La scène représente la place centrale d’une petite ville. Les bâtiments sont partiellement détruits, tout est délabré.

Autour d’un feu de camp, des sièges improvisés soutiennent quatre habitants habillés comme des clochards.

Un poste de télé posé au sol fait partie du cercle et représente une journaliste.

Tous sans exception ont une longue barbe en bataille, même les femmes.

Scène 1

Personnages : Ariane, Colin, garagiste, employé municipal

Les quatre personnages se réchauffent autour du feu de camp.

Le poste de télévision fait partie des convives, mais ne présente qu’un écran monochrome allumé sur un fond immobile.

Garagiste — J’ai froid.

Employé municipal — Tu veux que je mette des trucs dans le feu ?

Garagiste — Nan. C’est en dedans que j’ai froid.

Employé municipal — Tu veux que je te mette des trucs en dedans ?

Le garagiste regarde l’employé municipal en coin.

Garagiste — T’avise pas de me mettre quoi que ce soit dedans. Jamais ! Je mange pas de ce pain-là, moi.

Employé municipal — Mais t’es pas le seul, figure-toi.

Garagiste — Alors me propose pas ce genre de truc. C’est ambigu.

Employé municipal — Je disais ça pour rendre service, c’est tout.

Garagiste — Si c’est le seul genre de services que tu peux rendre, de fourrer tout ce que tu vois, adresse-toi aux filles. Peut-être qu’elles seront prêtes à se faire réchauffer, elles.

Ariane — Joker ! Je passe mon tour.

Ariane réfléchit un moment.

Ariane — Quoi que… Le seul à-peu-près de mon âge, c’est mon frangin, alors… Mais non, pas pour l’instant, merci bien.

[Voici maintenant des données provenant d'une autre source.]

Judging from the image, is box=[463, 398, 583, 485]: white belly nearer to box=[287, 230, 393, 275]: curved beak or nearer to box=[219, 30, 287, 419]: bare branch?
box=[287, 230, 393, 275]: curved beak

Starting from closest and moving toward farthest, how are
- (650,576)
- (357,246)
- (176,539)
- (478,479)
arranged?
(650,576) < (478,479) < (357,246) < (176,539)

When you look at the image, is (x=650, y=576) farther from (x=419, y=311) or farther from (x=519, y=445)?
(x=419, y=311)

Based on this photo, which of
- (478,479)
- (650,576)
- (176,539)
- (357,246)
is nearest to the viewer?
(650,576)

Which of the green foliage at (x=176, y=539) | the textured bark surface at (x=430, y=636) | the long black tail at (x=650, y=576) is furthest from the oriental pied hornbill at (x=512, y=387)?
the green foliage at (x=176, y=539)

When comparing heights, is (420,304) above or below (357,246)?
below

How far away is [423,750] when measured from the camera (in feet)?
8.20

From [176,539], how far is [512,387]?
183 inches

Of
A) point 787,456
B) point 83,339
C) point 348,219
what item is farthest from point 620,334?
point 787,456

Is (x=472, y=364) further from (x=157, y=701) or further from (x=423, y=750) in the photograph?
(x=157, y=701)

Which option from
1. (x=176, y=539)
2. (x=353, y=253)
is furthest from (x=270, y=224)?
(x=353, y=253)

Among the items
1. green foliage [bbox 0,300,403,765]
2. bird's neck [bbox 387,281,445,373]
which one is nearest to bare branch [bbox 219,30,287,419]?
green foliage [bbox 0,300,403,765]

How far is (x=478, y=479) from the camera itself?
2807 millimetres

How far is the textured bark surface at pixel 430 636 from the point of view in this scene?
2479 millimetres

Ariane observe l’employé municipal des pieds à la tête.

Ariane — Je suis pas encore suffisamment désespérée. Plus tard, on avisera. Rien de personnel, hein ! C’est juste que c’est toi.

Employé municipal — Pas de soucis, je l’ai pas pris pour moi. Sache quand même que ça sera quand tu veux.

Ariane — C’est noté.

L’employé municipal sourit exagérément.

Ariane fait une grimace avec un léger mouvement de recul.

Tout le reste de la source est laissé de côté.